You can use geom_area() with position = "stack" in order to stack the areas on top of each other. This requires a few preparation steps to the data.
This defines your vectors as columns in a tibble. Note that (following daniellga) I choose omega_Csuch that the three variables add to 2, since omega_B is sometimes larger than 1.
library(tidyverse)
df <- tibble(omega_S = c(0.1 ,0.1 ,0.1 ,0.1 ,0.1 ,0.1 ,0.1 ,0.1 ,0.1 ,0.1 ,0.1 ,0.1 ,0.1 ,0.1 ,0.1 ,0.1 ,0.1 ,0.1 ,0.1 ,0.1 ,0.1 ,0.1 ,0.1 ,0.1 ,0.1 ,0.1 ,0.1 ,0.1 ,0.1 ,0.1 ,0.1 ,0.1 ,0.1 ,0.1 ,0.1 ,0.1 ,0.1 ,0.1 ,0.1 ,0.1 ,0.1 ,0.1 ,0.1 ,0.1 ,0.1),
omega_B = c(1.12926243 ,1.11859126 ,1.10754331 ,1.09610527, 1.08426335 ,1.07200332, 1.05931039, 1.04616928, 1.03256418, 1.01847869, 1.00389586 ,0.98879812, 0.97316729 ,0.95698455, 0.94023042, 0.92288471, 0.90492654 ,0.88633429, 0.86708556 ,0.84715717 ,0.82652514 ,0.80516460 ,0.78304984, 0.76015424, 0.73645021, 0.71190921 ,0.68650169, 0.66019706, 0.63296364, 0.60476862, 0.57557807, 0.54535683, 0.51406850, 0.48167542, 0.44813856 ,0.41341755, 0.37747057, 0.34025433, 0.30172403 ,0.26183325,
0.22053397, 0.17777645, 0.13350921 ,0.08767892, 0.04023042),
omega_C = 2 - omega_B - omega_S,
age = 1:45)
In order to plot the three variables with ggplot, we need to put the data in a different shape. This is a typical step for plots with ggplot(): Every property of the plot must depend on a variable, i.e., a column, in your data frame. Since you want to have different colour for omega_C, omega_B, and omega_S, you need a column that tells for each data point, to which of the three variables it belongs. This can be done with pivot_longer() from the tidyverse package, which we use to write those values in a column type. In addition, we must convert that column into a factor in order to plot the three areas in the expected order.

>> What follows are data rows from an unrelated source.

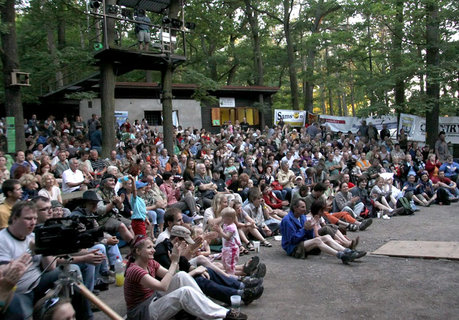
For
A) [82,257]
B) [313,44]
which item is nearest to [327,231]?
[82,257]

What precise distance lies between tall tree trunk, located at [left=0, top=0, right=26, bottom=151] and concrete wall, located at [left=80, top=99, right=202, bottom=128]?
7.87 m

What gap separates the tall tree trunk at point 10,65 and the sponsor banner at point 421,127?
53.2 feet

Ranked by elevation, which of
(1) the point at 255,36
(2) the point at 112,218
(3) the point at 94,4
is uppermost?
(1) the point at 255,36

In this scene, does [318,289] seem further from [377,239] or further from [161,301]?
[377,239]

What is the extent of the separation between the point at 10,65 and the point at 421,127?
17154 mm

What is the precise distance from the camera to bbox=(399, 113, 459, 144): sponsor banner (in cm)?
1847

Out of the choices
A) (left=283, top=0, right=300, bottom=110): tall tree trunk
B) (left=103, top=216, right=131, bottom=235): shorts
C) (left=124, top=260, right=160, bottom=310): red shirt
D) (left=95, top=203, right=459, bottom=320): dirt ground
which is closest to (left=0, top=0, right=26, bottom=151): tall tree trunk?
(left=103, top=216, right=131, bottom=235): shorts

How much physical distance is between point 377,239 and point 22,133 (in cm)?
1006

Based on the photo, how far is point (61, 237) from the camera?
324cm

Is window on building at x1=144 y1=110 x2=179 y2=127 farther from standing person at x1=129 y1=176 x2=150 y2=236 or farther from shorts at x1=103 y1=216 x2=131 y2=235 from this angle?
shorts at x1=103 y1=216 x2=131 y2=235

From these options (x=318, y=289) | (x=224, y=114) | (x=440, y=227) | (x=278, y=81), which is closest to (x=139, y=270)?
(x=318, y=289)

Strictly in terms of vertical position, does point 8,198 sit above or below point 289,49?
below

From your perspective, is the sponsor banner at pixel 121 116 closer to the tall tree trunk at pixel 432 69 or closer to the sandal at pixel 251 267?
the tall tree trunk at pixel 432 69

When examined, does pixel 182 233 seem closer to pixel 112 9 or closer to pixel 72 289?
pixel 72 289
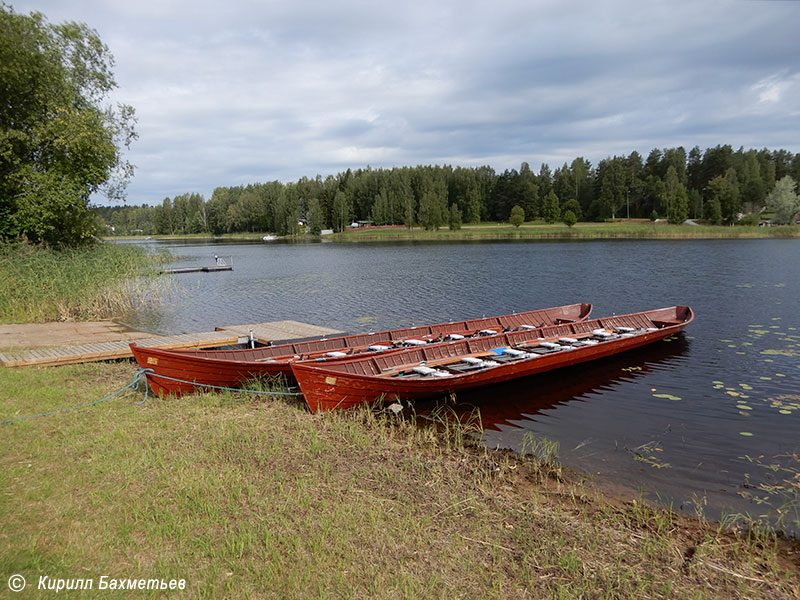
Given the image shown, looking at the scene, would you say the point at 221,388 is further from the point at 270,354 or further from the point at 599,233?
the point at 599,233

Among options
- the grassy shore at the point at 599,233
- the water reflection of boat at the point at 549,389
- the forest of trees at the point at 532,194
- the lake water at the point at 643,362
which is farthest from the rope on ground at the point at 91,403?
the forest of trees at the point at 532,194

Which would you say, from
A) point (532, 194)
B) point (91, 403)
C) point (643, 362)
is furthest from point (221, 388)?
point (532, 194)

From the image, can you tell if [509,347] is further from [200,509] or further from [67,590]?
[67,590]

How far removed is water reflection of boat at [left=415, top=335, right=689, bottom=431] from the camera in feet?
35.0

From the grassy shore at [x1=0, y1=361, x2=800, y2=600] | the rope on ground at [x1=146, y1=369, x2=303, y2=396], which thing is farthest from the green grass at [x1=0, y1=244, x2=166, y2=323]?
the grassy shore at [x1=0, y1=361, x2=800, y2=600]

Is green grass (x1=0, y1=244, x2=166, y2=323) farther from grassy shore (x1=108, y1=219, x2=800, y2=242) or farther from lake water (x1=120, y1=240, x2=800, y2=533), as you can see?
grassy shore (x1=108, y1=219, x2=800, y2=242)

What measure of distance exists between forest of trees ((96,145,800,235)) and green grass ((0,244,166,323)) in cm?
8162

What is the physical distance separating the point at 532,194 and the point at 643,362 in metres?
101

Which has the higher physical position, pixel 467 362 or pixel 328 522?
pixel 328 522

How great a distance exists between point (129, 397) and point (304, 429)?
393 cm

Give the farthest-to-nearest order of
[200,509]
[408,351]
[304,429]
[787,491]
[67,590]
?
[408,351]
[304,429]
[787,491]
[200,509]
[67,590]

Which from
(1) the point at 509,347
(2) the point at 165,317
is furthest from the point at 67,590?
(2) the point at 165,317

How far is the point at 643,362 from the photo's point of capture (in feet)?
48.9

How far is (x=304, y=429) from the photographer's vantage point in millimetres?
8117
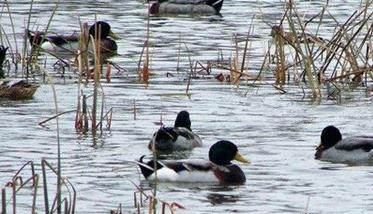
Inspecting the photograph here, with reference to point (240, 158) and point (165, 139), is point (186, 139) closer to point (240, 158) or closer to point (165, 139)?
point (165, 139)

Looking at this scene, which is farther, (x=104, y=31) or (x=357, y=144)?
(x=104, y=31)

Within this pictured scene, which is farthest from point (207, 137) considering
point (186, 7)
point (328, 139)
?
point (186, 7)

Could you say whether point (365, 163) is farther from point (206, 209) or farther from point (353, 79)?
point (353, 79)

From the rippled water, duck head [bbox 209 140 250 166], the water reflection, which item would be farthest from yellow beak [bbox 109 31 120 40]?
the water reflection

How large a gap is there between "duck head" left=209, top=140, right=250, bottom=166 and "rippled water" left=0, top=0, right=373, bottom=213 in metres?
0.23

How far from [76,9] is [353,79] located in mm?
12347

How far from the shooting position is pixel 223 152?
1405 centimetres

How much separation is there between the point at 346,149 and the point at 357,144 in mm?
151

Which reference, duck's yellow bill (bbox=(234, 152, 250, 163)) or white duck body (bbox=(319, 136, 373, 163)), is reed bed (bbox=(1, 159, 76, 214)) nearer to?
duck's yellow bill (bbox=(234, 152, 250, 163))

plot_data <- pivot_longer(df, cols = -"age",
names_to = "type") %>%
mutate(type = factor(type, levels = paste0("omega_", c("C", "B", "S"))))
The plot is then created as follows:
ggplot(plot_data, aes(x = age, y = value, fill = type)) +
geom_area(position = "stack")

Note that geom_area() is only added once. Because type is mapped on fill, an area is drawn for every value of type. Using position = "stack" tells ggplot to draw the areas on top of each other.